## Text excerpt:
________

On the occasion of the 25th Anniversary of the Montréal World Film Festival, Serge Losique, the director of the festival, decided to hold a conference on "new media," with demonstrations of new digital equipment, seminars, and discussions. On Friday, August 31, 2001, one of the sessions had the title "Is This the End of Film?" The fact is, if the companies that manufacture film decide to stop manufacturing and processing film stocks, then film as a medium for the moving picture will definitely end. And the representatives from Kodak were not too sanguine about the prospects for longevity. The end is already at hand for many current moving-picture film types, joining such glorious, no-longer-produced emulsion processes as Technicolor, the last plants for which are in China, but no longer used. (For still photography, the abandonment of Kodachrome 25 and the rumored elimination of a number of slower daylight and tungsten films by both Kodak and Fuji will require a reconsideration of the way certain types of images are made and perceived, both for art and commerce, from National Geographic to Ralph Lauren et al.) The new digital technology is fast becoming the new performative and "documenting" medium.

________

[Spatial relation data]
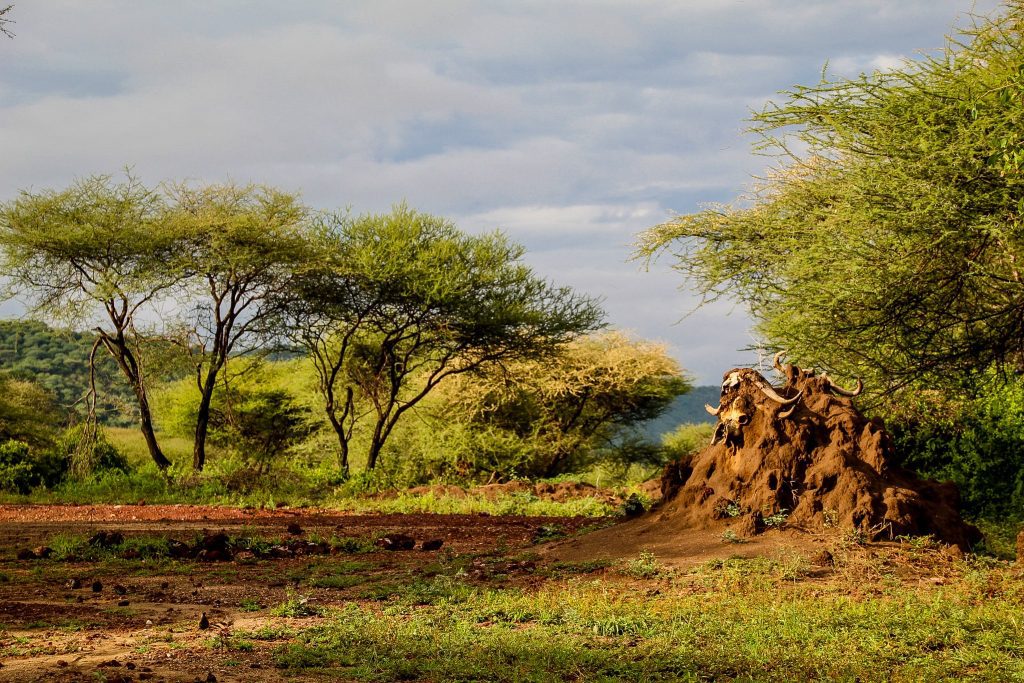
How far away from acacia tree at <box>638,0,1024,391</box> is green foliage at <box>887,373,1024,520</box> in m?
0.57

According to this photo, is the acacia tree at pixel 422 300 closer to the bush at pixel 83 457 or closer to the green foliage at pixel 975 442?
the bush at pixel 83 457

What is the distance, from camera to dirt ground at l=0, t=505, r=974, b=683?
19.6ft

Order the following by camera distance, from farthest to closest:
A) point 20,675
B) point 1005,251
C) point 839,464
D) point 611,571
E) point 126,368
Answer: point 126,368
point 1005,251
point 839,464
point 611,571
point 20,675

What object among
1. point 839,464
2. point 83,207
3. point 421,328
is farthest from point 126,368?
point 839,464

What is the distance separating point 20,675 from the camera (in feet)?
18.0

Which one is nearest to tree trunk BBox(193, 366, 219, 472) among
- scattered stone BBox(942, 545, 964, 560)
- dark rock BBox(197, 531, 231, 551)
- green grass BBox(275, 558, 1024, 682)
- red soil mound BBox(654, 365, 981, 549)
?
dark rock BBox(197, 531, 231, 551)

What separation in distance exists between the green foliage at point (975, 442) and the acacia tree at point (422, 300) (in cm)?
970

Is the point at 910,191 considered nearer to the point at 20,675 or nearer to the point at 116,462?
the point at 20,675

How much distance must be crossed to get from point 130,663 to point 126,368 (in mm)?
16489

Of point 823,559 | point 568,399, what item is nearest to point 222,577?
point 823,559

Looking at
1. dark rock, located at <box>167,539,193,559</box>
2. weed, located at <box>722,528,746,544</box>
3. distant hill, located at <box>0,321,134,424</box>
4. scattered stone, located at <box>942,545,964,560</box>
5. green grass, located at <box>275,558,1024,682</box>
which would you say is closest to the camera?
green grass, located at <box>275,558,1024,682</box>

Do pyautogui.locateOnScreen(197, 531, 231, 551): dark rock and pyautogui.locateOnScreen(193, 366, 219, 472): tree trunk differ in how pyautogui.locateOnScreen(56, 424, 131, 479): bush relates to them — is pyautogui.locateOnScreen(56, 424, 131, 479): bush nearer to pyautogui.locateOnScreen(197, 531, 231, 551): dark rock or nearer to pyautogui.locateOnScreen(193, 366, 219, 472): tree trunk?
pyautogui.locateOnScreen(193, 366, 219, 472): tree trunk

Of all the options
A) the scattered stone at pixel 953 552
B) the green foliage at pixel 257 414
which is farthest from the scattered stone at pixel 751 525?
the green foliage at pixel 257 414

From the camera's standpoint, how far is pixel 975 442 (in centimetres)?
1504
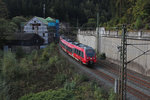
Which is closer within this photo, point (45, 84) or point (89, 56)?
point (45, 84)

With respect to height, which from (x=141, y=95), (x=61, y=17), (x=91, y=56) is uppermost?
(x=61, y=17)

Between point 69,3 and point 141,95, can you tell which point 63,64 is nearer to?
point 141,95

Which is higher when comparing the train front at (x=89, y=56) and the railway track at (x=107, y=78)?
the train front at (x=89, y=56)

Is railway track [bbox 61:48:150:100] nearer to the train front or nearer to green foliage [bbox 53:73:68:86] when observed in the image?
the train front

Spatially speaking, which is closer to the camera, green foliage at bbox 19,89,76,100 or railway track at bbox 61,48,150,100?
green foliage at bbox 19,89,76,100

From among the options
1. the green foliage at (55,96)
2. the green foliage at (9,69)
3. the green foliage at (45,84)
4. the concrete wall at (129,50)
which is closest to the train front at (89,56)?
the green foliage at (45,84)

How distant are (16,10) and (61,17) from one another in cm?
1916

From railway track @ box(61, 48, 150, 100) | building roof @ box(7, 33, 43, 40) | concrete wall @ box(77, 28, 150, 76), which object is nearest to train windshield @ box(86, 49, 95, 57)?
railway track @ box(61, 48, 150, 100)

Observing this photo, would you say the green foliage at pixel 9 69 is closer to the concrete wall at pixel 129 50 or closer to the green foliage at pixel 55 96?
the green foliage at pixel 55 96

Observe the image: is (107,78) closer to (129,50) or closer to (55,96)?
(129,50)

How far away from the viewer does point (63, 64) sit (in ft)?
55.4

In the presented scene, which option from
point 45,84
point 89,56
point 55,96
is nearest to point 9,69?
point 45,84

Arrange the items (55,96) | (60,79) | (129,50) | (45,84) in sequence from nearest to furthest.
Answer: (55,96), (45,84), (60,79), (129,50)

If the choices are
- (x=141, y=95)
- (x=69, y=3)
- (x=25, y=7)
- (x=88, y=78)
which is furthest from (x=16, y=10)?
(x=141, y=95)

________

## Work to be completed:
Can you carry on the passage about the end of film as a medium, starting right after its final sentence?

## Exercise result:
The rapidity of the acceptance of the digital medium has been daunting. A decade ago, I began to be confused when young "artists" began to talk about their "films," because what I saw was some videotape which they hoped to project on a video projection system. Growing up at a time when film and video, movies and television, celluloid and videotape were mutually exclusive, I couldn't understand why these young people were confusing the terms (not to mention the media). But it was as if these artists had become the lunatic hunters from Preston Sturges's The Palm Beach Story: if it moves, shoot it, and if you've shot it, you've got a "film." Who cares if film has a grain and video has pixels, if (as Nam June Paik once explained) one medium is essentially chemical and the other essentially electronic? And so many young artists began talking about their dinky videotapes as "films." Some young person would ask, do you want to see my film, and if you answered yes, she or he would whip out a videocassette, and what you'd see wouldn't even be a film-to-tape transfer, but the scuzziest, most pixel-ridden, undefined mess imaginable. Toiling through the field of independent media, you'd run across someone who wanted you to look at their "film," only to be confronted with some awful amateur [End Page 44] videotape. Such is the daunting power of art (or nonart), that, damn, if some of those messy videotapes didn't have something. But, by and large, the lack of definition that the cheap video equipment would enforce on the images was only matched by the lack of definition in terms of talent, ideas, and skill.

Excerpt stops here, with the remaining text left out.